Filed in U.S. District Court in the Middle District of Tennessee on Dec. 11, the complaint alleges “that Defendants have violated the wage-and-hour provisions of the FLSA by depriving Plaintiffs, as well as others similarly situated to Plaintiffs, of their lawful overtime wages.”

Andrew Melzer, an attorney in the New York office of Sanford Heisler LLP, is representing the plaintiffs in the case and called the alleged violations “very cut-and-dried.”

“It’s really a fairly simple violation,” Melzer said. “They are trying to get away with paying people hourly wages but not paying them overtime.”

The complaint contends City Gear store managers and assistant managers are converted to hourly employees if they fail to log 45 hours during the work week, hours for which they are allegedly denied overtime pay.

Defendants listed in the complaint are City Gear LLC, a.k.a. Shelmar Retail Partners LLC, Shelmar Retail Partners Inc., Shelmar Inc., Marty’s LLC, Marty’s Inc., Holliday’s Fashions and Holliday’s General Service Corp.

Mike Longo, CEO of City Gear, declined to respond in-depth to the allegations and noted he became aware of the complaint only after being contacted by MBJ. He did, however, point out factual inaccuracies in the complaint.

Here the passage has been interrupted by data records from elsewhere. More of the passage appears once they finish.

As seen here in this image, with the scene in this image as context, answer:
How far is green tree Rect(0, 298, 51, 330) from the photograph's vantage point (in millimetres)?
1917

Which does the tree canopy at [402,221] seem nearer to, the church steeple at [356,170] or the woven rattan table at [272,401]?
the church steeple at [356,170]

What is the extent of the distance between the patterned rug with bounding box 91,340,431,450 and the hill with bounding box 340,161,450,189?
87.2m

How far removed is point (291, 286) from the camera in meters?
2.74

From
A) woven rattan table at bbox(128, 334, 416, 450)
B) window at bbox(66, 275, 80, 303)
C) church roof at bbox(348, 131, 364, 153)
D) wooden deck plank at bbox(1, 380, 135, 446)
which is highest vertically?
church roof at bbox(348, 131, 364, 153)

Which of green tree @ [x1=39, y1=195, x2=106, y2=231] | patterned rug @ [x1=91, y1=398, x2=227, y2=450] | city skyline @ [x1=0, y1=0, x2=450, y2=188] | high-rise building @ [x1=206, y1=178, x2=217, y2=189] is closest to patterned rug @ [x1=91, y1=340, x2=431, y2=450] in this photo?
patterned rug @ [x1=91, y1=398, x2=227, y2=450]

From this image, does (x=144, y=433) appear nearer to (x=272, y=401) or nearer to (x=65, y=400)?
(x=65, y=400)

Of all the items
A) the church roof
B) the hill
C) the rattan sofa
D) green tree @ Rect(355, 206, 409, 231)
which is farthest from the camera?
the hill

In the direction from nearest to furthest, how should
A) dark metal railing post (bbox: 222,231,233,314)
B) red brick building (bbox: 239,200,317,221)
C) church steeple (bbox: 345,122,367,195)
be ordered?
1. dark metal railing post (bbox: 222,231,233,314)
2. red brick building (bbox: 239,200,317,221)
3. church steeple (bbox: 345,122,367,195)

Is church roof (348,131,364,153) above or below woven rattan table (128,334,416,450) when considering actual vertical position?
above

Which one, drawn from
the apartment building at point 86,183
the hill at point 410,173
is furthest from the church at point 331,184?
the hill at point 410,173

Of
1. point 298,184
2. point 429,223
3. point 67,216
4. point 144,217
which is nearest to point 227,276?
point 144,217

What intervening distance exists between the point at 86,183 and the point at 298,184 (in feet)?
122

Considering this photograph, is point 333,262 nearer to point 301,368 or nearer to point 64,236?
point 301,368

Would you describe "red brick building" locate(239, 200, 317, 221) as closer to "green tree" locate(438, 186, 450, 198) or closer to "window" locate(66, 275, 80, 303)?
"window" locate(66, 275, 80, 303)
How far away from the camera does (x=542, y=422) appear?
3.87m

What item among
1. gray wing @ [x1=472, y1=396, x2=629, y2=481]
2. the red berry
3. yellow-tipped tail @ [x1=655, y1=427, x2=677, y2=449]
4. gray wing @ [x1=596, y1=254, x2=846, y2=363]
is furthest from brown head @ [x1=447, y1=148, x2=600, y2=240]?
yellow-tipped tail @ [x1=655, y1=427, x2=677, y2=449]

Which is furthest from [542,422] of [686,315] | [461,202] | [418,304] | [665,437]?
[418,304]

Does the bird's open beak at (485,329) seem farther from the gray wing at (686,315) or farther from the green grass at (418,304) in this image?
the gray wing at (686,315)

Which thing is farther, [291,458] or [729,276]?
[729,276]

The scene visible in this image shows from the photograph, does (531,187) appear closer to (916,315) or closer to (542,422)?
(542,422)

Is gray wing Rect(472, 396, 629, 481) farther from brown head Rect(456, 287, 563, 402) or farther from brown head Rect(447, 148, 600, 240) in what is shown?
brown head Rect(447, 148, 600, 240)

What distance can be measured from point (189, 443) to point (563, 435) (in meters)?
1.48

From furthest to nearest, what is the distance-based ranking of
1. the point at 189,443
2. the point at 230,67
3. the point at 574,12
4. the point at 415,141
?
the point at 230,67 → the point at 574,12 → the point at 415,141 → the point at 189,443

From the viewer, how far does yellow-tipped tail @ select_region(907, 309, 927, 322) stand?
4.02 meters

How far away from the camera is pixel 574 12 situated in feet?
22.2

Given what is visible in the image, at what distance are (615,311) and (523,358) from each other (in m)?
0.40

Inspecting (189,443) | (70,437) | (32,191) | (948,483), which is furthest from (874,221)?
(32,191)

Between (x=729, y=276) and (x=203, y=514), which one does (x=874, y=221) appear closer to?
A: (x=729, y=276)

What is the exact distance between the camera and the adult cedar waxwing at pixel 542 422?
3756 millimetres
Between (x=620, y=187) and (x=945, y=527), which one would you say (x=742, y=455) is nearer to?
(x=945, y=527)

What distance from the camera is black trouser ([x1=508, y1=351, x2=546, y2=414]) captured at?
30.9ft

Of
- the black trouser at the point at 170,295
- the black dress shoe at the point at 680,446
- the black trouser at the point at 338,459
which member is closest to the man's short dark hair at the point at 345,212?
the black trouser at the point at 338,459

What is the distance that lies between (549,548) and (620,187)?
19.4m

“Holliday’s and City Gear have nothing to do with each other. They are not the same company or entity. That in and of itself says that there are flaws within whatever they’re purporting,” he said.

City Gear, which had revenue of $64.5 million in 2011, employs 175 people in Memphis and 500 nationally, according to MBJ research. The plaintiffs in the complaint each worked in local stores, according to legal representation.